-- Document text --
- - - -

Sun Paywall A Flop - Official

It’s a month and a half since the General Election, yet the piss-poor SunNation website is still there, and still free to view, despite the Murdoch aversion to giving what they rather optimistically call “content” away for free. Moreover, SunNation is going to remain there, and remain free to view. Not only that, but it will not be the only Sun content available without recourse to a paywall. Why so?
Ah well. Sad to say, Rupe’s downmarket troops have had to concede that their paywall campaign has progressed not necessarily to their advantage. Back in 2013, the Guardian told that “Sun paywall set at £2 with access to Premier League football highlights … Charge will come into effect in August after £30m deal is struck for rights to all 380 Premier League matches a season”. Everyone would have to pay.

News International CEO Mike Darcey claimed that this would give subscribers “a compelling, paid-for package across all of our titles, delivering great value for news that is worth paying for”. For football fans, “It will include access to Premier League clips as well as ‘exclusive offers and promotions’”. Darcey had secured “the exclusive rights to internet and mobile highlights for all 380 Premier League matches on the Sun, the Times and the Sunday Times digital platforms”. Two years later, the white flag is being run up.

The same Mike Darcey has now declared that more “content” will be made available free of subscription, telling “Since last summer, we have been working on a cross-departmental project to re-imagine the Sun and evolve its business model to take account of rapid changes in technology and the way readers are accessing and sharing news”.

- - - -

-- Data excerpts --

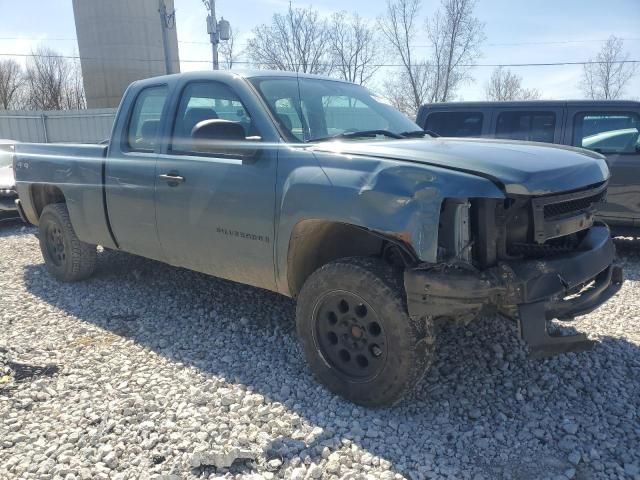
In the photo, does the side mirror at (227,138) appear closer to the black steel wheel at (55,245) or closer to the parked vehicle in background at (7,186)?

- - - -

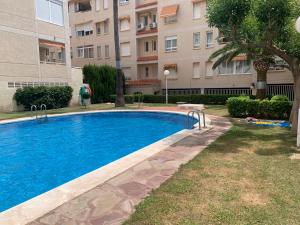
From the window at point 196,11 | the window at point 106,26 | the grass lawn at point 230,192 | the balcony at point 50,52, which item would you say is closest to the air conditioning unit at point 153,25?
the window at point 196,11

- - - -

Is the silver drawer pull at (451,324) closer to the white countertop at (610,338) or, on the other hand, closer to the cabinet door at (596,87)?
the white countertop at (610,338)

- - - -

-- The request --
In two sentences, sum up the piece on the Sun paywall. The data are separate material, unrelated to the text.

-- Exercise response --
In 2013 the Sun set a £2 paywall that everyone would have to pay, tied to a £30m deal for Premier League highlights that News International CEO Mike Darcey said would give subscribers a compelling paid-for package. Two years later the Sun has had to concede that the paywall campaign did not go its way: the SunNation website will stay free to view, and Darcey has declared that more content will be made available free of subscription.